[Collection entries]

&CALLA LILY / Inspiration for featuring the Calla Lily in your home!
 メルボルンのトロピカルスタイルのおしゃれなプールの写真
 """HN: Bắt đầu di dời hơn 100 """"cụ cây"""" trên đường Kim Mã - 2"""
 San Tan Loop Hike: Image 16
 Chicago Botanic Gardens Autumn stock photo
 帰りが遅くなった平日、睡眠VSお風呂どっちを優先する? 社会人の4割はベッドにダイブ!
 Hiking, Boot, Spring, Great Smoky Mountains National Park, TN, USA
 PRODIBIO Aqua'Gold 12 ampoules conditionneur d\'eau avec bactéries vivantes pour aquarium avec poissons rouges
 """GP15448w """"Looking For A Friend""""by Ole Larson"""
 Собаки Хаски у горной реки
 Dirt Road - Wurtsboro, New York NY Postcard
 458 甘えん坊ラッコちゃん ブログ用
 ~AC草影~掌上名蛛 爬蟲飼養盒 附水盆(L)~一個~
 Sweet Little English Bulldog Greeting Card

__TASK TO COMPLETE__. Each entry should be retyped exactly as given.

__SOLUTION FOR THIS PROBLEM__.
&CALLA LILY / Inspiration for featuring the Calla Lily in your home!
 メルボルンのトロピカルスタイルのおしゃれなプールの写真
 """HN: Bắt đầu di dời hơn 100 """"cụ cây"""" trên đường Kim Mã - 2"""
 San Tan Loop Hike: Image 16
 Chicago Botanic Gardens Autumn stock photo
 帰りが遅くなった平日、睡眠VSお風呂どっちを優先する? 社会人の4割はベッドにダイブ!
 Hiking, Boot, Spring, Great Smoky Mountains National Park, TN, USA
 PRODIBIO Aqua'Gold 12 ampoules conditionneur d\'eau avec bactéries vivantes pour aquarium avec poissons rouges
 """GP15448w """"Looking For A Friend""""by Ole Larson"""
 Собаки Хаски у горной реки
 Dirt Road - Wurtsboro, New York NY Postcard
 458 甘えん坊ラッコちゃん ブログ用
 ~AC草影~掌上名蛛 爬蟲飼養盒 附水盆(L)~一個~
 Sweet Little English Bulldog Greeting Card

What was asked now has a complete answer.